=== TEXTO PARA LEITURA ===
::::::

Um comitê de gestão de crise foi formado para administrar o local. Além da equipe da Ulbra, inúmeros voluntários trabalham para que tudo funcione, com o apoio dos órgãos públicos.

Nesta entrevista para a Fast Company Brasil, o reitor da Ulbra, Thomas Heimann, conta como tem sido a administração do centro de acolhimento e o papel da universidade neste momento de tragédia.

Crédito: Marcelo Monteiro/ Ulbra

Fast Company Brasil –⁠ ⁠O senhor passou de reitor de universidade a “prefeito” de uma pequena cidade, de uma hora para outra. Como foi esse processo de transformação do campus em local de acolhimento?

Thomas Heimann – Assim que as águas começaram a subir em Canoas, ainda na sexta-feira (dia 3 de maio), a Ulbra foi acionada pela prefeitura para ceder um espaço para abrigar cerca de 300 a 400 pessoas vitimadas pela enchente. Atendemos de pronto.

Porém, nas 72 horas que se seguiram, em torno de seis mil a sete mil vítimas das enchentes chegaram até a Ulbra – por helicópteros, caminhões, carros, ônibus e a pé.

Além da equipe da Ulbra, inúmeros voluntários trabalham para que tudo funcione, com o apoio dos órgãos públicos.

A Ulbra foi disponibilizando novos espaços, sendo que quase dois terços de sua estrutura física foi cedida, voluntariamente, para abrigar não apenas as vítimas da enchente, mas também voluntários, equipes de resgate, a Força Nacional do SUS, conselho tutelar, segurança pública, centro de apoio psicossocial, entre outros.

Pode-se dizer que foi uma verdadeira operação de guerra, que mobilizou não apenas colaboradores da Ulbra como também parceiros da instituição e muitos voluntários da sociedade civil, além de servidores públicos municipais.

FC Brasil – ⁠Como fazem a gestão do centro de acolhimento emergencial que acolhe cerca de sete mil pessoas, para que tudo funcione? 

Thomas Heimann – A Ulbra instituiu um comitê de gestão de crise, com colaboradores da mantenedora e da universidade. Porém, diversos voluntários, com expertises específicas, têm participado do planejamento das ações, bem como da sua execução, em alinhamento com os órgãos públicos.

Foram designadas pessoas como pontos focais para cada uma das áreas de atendimento: recebimento de doações, triagem, cozinha, distribuição de alimentos, posto de saúde, atendimento psicossocial, farmácia, infraestrutura e serviços, coordenação de prédios/ abrigos, centro de identificação/informação dos abrigados, entre outros.

::::::

=== MATERIAL FORNECIDO ===
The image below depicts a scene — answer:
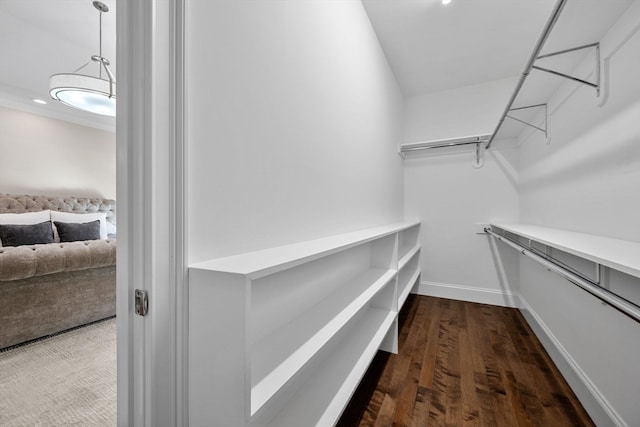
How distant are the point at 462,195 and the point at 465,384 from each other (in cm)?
211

::::::

=== EXERCÍCIO ESCRITO A ===
Responda, com base na entrevista com o reitor da Ulbra, às perguntas abaixo:
(i) Em que dia as águas começaram a subir em Canoas?
(ii) Quantas vítimas das enchentes chegaram à Ulbra nas 72 horas seguintes?
(iii) Que parte da estrutura física da Ulbra foi cedida?
=== EXERCÍCIO ESCRITO B ===
Prossiga a entrevista sobre o centro de acolhimento da Ulbra a partir do ponto em que o texto para leitura termina.

=== RESPOSTA A ===
(i) Na sexta-feira, dia 3 de maio.
(ii) Em torno de seis mil a sete mil vítimas.
(iii) Quase dois terços de sua estrutura física.

=== RESPOSTA B ===
Há muito a avançar no que tange à comunicação entre as diferentes equipes, como seria de esperar em um abrigo que se estende por quase dois quilômetros de extensão, em seis espaços para pessoas e mais um para animais.

FC Brasil –⁠ Como garantir a segurança das pessoas que hoje estão vivendo no abrigo?

Thomas Heimann – A partir de domingo (5 de maio), passou a haver policiamento ostensivo das forças de segurança em todo o campus, composto pela Polícia Civil, Guarda Municipal, Brigada Militar e equipes de segurança privada, em um contingente bastante numeroso, que trouxe um clima de segurança, paz e tranquilidade.

Obviamente que momentos de discórdia e conflitos interpessoais estão dentro de um parâmetro de normalidade daquilo que acontece no cotidiano de nossas vidas. Até porque estamos vivendo aqui “a vida como ela é”, com as realidades individuais, familiares e interpessoais de qualquer comunidade ou grupamento social.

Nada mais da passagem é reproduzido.